Por Domingos Matos

Sinceramente, não acreditava que fôssemos capazes, como povo, de enfrentar um inimigo tão duro como a pandemia do novo coronavírus. Olhava para aquelas praias do Rio de Janeiro, lotadas, para os bares, shoppings abertos em plena guerra, e pensava: não vai dar. Como diz Caboclo Alencar – que saudade do ABC! –, “o brasileiro não tem educação coletiva”. Ou, dito de um modo menos alencariano, somos um povo espontâneo, caloroso demais, para esse negócio de isolamento.

Estava errado, vejo agora.

O caos que nos espera não virá da nossa irresponsabilidade social. Aprendemos rapidamente que ficar em casa salva vidas. Que o sacrifício do distanciamento social, do isolamento voluntário, tem grande eficácia para conter a transmissão do vírus. Há casos de rebeldes? Sim, aos montes, e muitos desses são do grupo de risco. Mas, o grosso da população entendeu o recado.

A mídia também não para de falar disso, o que ajuda a mudar os hábitos melhorar a conscientização da população. De informações estamos bem, obrigado. Só embarca em fake news quem quer – ou gosta. Elas também estão em alta e só servem para aumentar o nível de alarmismo, o que, numa situação de confinamento pode evoluir negativamente para uma histeria coletiva, que não ajuda ninguém. Cuidar-se e cuidar dos outros requer um mínimo de sanidade.

Mas, de onde virá o caos, então? Primeiro, ele já está entre nós. Nada mais caótico do que ter sua vida totalmente alterada da noite para o dia. Escolas, faculdades, cinemas, shoppings, comércio, transporte público, fechados ou suspensos, são um convite ao surto coletivo. Mas, nem essas mudanças radicais são motivo suficiente para gerar o caos absoluto. O caos vem justamente de onde deveria vir a serenidade, da Presidência da República.
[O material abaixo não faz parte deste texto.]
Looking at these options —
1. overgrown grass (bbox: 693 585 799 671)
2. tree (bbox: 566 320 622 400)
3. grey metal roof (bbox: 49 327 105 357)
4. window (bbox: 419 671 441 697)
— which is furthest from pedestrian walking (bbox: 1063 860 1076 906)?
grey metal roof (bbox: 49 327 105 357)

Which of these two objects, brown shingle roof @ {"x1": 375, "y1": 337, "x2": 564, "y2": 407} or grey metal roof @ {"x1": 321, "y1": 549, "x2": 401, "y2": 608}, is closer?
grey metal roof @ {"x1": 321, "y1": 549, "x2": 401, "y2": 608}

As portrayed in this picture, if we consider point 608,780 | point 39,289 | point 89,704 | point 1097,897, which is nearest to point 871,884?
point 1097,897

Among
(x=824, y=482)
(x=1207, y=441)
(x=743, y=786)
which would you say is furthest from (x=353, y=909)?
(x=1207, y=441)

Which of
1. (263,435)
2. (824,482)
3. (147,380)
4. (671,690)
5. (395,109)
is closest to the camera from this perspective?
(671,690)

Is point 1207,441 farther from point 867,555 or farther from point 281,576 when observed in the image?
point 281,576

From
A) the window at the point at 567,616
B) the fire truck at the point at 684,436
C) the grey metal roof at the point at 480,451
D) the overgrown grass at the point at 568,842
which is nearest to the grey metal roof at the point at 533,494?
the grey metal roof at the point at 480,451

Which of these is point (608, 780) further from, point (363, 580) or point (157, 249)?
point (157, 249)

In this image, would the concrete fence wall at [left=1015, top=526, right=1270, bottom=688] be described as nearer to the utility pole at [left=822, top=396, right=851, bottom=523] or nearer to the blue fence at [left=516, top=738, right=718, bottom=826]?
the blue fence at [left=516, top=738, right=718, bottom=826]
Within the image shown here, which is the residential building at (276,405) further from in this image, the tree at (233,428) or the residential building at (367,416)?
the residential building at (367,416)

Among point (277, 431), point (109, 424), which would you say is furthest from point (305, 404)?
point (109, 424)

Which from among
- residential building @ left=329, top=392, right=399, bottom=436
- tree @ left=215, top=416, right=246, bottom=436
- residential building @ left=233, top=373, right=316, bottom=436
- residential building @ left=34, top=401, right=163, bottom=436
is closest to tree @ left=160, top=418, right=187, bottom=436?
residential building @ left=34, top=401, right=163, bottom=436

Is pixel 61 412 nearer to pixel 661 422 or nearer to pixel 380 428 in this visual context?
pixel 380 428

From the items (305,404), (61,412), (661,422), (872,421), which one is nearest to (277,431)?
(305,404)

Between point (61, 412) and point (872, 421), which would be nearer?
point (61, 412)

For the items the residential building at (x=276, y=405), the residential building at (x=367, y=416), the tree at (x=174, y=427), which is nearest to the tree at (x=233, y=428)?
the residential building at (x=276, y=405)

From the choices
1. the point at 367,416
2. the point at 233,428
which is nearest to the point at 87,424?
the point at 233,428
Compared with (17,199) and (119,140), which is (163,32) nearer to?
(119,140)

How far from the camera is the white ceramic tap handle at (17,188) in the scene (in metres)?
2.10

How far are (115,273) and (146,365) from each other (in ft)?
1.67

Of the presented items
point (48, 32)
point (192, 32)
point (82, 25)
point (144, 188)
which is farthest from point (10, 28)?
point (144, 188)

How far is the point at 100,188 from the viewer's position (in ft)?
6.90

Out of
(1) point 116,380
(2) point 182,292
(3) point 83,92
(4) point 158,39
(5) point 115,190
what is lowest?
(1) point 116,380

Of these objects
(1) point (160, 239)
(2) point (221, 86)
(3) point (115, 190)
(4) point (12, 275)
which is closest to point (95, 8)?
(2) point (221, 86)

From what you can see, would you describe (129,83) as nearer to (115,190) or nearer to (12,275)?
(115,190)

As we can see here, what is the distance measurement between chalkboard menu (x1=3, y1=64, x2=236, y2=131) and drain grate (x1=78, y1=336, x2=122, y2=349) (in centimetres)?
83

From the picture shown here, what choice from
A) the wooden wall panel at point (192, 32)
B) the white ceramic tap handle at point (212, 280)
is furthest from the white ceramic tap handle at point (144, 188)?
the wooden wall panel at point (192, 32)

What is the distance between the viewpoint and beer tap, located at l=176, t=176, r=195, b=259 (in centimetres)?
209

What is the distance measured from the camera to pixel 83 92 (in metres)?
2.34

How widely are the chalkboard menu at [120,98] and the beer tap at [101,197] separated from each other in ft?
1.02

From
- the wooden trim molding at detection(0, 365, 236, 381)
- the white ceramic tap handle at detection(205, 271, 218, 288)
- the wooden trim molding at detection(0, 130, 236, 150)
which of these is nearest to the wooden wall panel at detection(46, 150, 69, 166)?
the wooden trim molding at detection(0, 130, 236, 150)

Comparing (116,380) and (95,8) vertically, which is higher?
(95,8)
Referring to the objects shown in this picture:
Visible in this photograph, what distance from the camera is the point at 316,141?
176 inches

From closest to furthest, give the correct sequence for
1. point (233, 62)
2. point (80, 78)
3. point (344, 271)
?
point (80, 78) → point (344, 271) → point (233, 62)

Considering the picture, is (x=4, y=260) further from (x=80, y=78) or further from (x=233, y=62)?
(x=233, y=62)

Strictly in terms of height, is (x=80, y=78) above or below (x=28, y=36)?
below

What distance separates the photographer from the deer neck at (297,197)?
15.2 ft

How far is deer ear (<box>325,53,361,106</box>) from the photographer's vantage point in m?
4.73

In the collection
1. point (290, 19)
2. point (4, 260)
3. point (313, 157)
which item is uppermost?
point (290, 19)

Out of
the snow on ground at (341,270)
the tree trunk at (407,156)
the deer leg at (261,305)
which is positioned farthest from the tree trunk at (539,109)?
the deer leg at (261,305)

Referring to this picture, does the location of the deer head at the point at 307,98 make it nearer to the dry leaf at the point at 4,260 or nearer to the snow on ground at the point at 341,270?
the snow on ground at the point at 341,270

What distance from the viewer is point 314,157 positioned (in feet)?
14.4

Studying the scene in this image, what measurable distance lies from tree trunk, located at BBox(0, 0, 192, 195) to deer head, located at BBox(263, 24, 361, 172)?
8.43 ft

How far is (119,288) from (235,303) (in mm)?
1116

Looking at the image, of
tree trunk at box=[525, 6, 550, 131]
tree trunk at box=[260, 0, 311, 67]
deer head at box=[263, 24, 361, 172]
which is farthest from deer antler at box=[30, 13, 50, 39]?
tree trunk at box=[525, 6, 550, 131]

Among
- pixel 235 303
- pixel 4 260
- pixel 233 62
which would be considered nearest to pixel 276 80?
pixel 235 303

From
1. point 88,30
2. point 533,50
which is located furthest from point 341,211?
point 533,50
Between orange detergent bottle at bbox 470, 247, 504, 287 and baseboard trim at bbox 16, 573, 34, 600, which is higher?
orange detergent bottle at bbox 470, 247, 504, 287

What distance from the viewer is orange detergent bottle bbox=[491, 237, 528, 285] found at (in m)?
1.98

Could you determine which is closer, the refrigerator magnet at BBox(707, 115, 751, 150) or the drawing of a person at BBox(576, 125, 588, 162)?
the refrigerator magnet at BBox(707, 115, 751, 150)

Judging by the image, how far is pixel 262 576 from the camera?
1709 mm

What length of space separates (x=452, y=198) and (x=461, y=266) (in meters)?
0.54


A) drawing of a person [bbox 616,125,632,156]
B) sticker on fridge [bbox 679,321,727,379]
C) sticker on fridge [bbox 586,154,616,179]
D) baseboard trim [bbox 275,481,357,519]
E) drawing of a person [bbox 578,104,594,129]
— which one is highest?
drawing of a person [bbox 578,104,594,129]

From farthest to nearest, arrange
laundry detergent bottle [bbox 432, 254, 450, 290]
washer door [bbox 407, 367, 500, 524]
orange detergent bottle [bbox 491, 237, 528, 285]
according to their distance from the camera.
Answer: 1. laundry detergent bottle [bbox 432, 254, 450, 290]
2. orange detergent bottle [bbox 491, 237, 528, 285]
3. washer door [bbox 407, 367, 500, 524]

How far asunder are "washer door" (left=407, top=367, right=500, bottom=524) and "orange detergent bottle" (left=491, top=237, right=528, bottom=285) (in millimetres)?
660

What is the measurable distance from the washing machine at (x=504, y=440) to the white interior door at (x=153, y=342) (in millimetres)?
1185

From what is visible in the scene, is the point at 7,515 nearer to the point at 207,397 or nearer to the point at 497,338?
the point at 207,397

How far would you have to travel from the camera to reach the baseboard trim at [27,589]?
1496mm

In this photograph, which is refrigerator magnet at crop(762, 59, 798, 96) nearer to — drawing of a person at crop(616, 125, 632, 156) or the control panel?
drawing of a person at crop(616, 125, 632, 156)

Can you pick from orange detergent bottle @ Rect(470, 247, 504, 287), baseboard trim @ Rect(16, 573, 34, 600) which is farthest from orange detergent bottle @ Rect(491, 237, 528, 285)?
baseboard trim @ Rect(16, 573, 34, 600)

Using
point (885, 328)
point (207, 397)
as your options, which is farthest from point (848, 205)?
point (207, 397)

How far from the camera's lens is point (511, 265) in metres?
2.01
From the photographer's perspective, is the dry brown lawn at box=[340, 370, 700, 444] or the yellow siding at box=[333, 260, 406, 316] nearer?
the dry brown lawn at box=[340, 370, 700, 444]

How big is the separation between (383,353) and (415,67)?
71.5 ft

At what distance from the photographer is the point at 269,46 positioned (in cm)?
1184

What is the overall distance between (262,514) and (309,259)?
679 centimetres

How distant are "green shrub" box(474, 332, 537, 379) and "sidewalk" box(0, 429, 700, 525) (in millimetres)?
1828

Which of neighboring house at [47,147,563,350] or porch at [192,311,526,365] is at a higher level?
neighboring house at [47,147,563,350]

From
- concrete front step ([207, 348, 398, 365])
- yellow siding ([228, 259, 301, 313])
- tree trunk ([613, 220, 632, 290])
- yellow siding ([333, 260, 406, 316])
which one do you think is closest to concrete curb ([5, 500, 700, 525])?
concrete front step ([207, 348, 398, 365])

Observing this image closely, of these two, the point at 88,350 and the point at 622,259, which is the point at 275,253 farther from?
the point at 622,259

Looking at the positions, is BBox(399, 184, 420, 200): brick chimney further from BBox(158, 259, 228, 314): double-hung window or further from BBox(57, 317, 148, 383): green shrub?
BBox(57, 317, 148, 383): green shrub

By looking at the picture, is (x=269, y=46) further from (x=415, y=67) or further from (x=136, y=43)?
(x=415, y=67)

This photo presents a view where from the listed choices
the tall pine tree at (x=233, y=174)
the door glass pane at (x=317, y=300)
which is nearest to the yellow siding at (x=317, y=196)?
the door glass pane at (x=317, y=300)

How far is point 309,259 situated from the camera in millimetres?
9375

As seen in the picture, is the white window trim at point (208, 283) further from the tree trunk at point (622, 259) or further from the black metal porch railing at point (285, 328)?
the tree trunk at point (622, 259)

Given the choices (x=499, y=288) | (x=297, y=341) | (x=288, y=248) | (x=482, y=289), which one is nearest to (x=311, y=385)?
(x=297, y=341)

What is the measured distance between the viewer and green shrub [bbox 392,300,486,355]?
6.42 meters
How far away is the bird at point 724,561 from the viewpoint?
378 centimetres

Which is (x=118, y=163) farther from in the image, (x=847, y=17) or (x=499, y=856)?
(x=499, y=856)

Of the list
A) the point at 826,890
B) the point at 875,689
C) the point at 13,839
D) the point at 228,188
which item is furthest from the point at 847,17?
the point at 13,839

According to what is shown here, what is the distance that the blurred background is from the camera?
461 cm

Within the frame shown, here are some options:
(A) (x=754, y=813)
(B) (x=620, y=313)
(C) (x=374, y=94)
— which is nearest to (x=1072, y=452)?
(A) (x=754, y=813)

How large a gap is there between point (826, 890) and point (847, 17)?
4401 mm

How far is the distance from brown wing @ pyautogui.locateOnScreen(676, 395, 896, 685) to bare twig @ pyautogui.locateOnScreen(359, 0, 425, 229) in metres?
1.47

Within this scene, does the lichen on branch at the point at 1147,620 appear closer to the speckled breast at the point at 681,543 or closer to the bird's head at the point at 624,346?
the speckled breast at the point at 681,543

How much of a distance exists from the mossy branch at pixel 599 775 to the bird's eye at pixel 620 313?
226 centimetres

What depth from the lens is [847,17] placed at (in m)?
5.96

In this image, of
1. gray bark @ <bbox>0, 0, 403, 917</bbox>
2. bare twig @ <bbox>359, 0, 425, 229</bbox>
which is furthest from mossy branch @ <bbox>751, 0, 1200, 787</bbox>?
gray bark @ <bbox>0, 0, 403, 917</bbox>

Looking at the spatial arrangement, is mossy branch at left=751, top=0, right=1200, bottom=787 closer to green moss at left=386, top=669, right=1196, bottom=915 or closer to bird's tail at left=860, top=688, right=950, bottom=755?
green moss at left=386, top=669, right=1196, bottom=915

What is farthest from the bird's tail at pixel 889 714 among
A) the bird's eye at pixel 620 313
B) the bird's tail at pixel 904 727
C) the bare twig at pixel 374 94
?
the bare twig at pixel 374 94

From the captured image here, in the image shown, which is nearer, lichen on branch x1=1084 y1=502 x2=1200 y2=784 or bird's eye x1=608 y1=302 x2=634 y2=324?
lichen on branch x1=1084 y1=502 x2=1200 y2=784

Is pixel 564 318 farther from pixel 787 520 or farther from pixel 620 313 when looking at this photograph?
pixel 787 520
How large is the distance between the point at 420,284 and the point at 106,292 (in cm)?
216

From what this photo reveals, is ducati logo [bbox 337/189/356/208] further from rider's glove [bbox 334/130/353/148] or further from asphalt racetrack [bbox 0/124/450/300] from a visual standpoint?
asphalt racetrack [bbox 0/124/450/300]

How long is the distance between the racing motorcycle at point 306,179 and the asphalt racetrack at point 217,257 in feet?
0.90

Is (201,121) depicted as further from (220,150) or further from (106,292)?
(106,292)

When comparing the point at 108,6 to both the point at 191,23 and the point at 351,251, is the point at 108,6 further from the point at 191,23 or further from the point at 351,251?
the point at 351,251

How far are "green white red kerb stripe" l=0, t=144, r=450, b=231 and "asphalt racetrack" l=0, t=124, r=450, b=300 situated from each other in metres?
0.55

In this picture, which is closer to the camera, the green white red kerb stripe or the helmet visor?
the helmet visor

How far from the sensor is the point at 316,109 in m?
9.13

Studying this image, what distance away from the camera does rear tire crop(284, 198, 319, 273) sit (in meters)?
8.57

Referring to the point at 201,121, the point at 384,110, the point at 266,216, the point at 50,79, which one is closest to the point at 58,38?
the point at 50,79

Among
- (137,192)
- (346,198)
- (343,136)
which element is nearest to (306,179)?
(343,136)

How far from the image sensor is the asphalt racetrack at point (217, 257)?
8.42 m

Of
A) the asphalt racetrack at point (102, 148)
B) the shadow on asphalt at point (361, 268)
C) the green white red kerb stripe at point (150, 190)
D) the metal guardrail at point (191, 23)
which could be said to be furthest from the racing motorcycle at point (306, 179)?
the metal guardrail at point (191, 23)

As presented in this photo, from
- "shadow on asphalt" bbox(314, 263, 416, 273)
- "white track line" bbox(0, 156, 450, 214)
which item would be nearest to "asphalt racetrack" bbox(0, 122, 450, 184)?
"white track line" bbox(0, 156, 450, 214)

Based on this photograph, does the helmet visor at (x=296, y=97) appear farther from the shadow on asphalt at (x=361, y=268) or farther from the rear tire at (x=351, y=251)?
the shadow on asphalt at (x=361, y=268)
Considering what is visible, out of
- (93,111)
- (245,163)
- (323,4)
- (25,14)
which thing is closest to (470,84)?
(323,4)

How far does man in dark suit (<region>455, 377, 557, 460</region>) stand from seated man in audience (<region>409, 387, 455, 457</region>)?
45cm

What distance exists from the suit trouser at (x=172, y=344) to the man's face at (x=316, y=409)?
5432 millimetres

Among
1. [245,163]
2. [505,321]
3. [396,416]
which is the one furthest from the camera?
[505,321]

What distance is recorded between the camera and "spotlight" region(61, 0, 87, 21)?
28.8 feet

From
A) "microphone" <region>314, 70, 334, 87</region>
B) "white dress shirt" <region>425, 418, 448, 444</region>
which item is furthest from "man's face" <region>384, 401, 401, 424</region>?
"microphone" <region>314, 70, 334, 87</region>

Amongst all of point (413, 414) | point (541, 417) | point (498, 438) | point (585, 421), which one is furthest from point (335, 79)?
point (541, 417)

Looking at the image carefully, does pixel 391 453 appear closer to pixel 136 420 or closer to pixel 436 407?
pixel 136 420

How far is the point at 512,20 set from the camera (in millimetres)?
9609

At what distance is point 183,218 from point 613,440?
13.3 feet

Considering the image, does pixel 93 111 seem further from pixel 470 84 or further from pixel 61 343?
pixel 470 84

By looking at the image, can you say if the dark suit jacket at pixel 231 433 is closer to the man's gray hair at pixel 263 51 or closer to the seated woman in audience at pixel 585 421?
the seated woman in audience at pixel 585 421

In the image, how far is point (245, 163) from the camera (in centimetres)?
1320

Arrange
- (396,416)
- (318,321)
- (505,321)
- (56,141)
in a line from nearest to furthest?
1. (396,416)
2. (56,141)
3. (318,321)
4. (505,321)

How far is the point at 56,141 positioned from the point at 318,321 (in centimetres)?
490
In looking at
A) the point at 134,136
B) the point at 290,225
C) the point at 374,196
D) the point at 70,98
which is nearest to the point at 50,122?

Agindo como um “sub-Trump” – segundo expressão utilizada pelo filósofo Eduardo Giannetti –, o presidente Bolsonaro nada de braçadas rumo ao precipício. E, claro, levando a nação junto. Nunca na história desse país, um dirigente conseguiu criar, alimentar e se beneficiar de tantas guerras desnecessárias quanto Bolsonaro. Pior: passa mensagens totalmente antagônicas às que a comunidade científica, ou mesmo seu governo, recomendam. Já pediram sua interdição médica

Seja para desviar a atenção de grandes temas, para esconder malfeitos de seu entorno ou simplesmente por sua reconhecida ignorância, limitação intelectual e profundo desdém pelo conhecimento, o presidente cria uma guerra por dia. Com governadores, quando estes trabalham, com o Congresso, o Judiciário, quando estes sinalizam freios e contrapesos para suas sandices.

Com um presidente que não cansa de sabotar de todas as formas os protocolos de seu próprio governo para combate ao vírus, mas, pelo contrário, estimula a reunião de pessoas em igrejas e atém em shoppings, o caos que nos espera pode ser muito mais grave do que aquilo que as projeções anunciam. Estamos diante de uma tragédia que veste uma faixa verde-amarelo. Cabe a nós freá-lo, com panelas, trompetes, bumbos. Só não podemos nos deixar levar para o precipício.

Domingos Matos é jornalista e blogueiro.